A pastor friend and I were chatting about our personal prayers. “I write out my daily prayers,” I said. He looked surprised and said, “Why would you take time to write them out? When did you start doing that?”
“I find that writing out my prayers helps me to focus,” I said. “I have records of a few dozen prayers per year starting when I was fifty years old. But then something happened when I was fifty-five that clinched the value of praying by writing. I’ll tell you the story.”
A few years after Jo and I returned to Canada from our decades of Bible translation ministry in Brazil, Wycliffe Canada assigned us to work in a program to help young people become members of Wycliffe. Since Jo is by nature deeply interested in people and is gifted with the ability to discern personal problems, she served as a confidential interviewer and counselor with young women.
One morning I walked into the room where Jo was studying the responses to a highly personal questionnaire. As soon as she saw me, she closed her confidential file, and looked up at me with tears in her eyes.
“What’s the matter, Hon? I said.
“I need to interview this girl and will need to discuss some painful things. I just don’t know how to handle this situation.”
With that, she picked up her folder and stood up to leave for the interview room. I hugged her and impulsively said,
“I will pray for you the whole time you are talking with her.”
“Thanks, Hon” she said, we kissed, and she walked out.
As the door closed behind her, I thought, What have I done? This interview will last an hour. I have never prayed for a whole hour about one thing in my whole life! Besides, I know nothing about the situation. I don’t even know who the girl is.
I knew, however, that I could write for an hour, so I sat down with my laptop, and started a letter to God.
“Dear God, Jo just walked out to interview a girl and I promised to pray for her the entire time she is with her. I have never prayed for any one person for that long my life, so please put thoughts and ideas into my head that I can bring to you in prayer.”
As I wrote, thoughts did come into my head. I wrote, I thought, I reread, I cried a few times. I kept writing, thinking, and writing some more. Suddenly I heard the door open. What? Jo had returned! The hour was over, and I wasn’t done praying yet!
Jo read my prayer from my laptop screen, then looked at me with tears in her eyes and said, “Wow! This is amazing! God led you to pray about the very things we needed to talk about. And our interview went perfectly. She is going to be okay.”
“About that same time,” I said to the pastor, “I saw the movie Chariots of Fire and was struck by the words of Eric Liddell, the famous Olympic Christian athlete, ‘I believe God made me for a purpose. He made me fast. And when I run, I feel His pleasure.’

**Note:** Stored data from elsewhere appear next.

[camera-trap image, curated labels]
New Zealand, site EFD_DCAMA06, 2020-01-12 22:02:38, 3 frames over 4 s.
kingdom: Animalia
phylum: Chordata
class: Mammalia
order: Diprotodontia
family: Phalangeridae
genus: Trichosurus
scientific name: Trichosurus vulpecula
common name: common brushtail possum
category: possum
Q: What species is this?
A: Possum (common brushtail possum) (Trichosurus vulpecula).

“I knew God had made me a writer. Then I read Proverbs 15:8, ‘The prayer of the upright pleases Him’ and I put the two concepts together. I please God when I write, and when I pray, my prayers please Him. I thought, From now on, I’ll do both at once, and doubly please Him.”
The Pastor’s Story
Sometime later I saw this pastor again. “I had been counseling a young married couple,” he said. One spouse needed to confront the other in private, so as they entered another room I promised I would pray for them during their private conversation.

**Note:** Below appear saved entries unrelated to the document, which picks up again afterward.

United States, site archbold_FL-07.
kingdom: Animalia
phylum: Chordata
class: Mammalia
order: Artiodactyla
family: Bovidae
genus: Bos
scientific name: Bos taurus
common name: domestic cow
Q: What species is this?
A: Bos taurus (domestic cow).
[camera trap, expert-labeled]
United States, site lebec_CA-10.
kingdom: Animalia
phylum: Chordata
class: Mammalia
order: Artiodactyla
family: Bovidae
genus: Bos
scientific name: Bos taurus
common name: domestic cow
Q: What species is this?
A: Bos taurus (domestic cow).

“I remembered your story, Jack,” he said, “so I sat down with my laptop and wrote a letter to God about the couple and the confrontation that was going on at that very time. It took a long time, but God just kept me writing by putting ideas into my head.”
I was delighted to hear that my story had helped him to pray in a focused way over an extended period of time.
The Journey Into Praying by Writing
For about five years I wrote a Midweek Report. Each Wednesday I wrote a report to the President of my life. I thanked Him for the things I had been able to accomplish, brought problems to Him to help me solve and wrote to him about whatever came into my mind during that time: people, situations, finances, health, relationships, and mechanical or electronic problems, etc.
For the past fourteen years I have been writing daily prayers. I started off with five days a week, and eventually this habit grew to daily written prayers. Not everyone is a writer, for those of you who are, I hope these stories will encourage you to “double please God” through your prayers and through practicing the skill you are good at.
What About Non-Writers?
And what about those of you who confine your writing to making a grocery shopping list and signing birthday cards? You are not left out. You, too, can please God by doing what He made you good at–cooking, baking, carpentry, sewing, painting, and caring for people, etc. God has given each of us one or more talents and when we use them, we will feel His pleasure. When we use them prayerfully we will doubly please Him.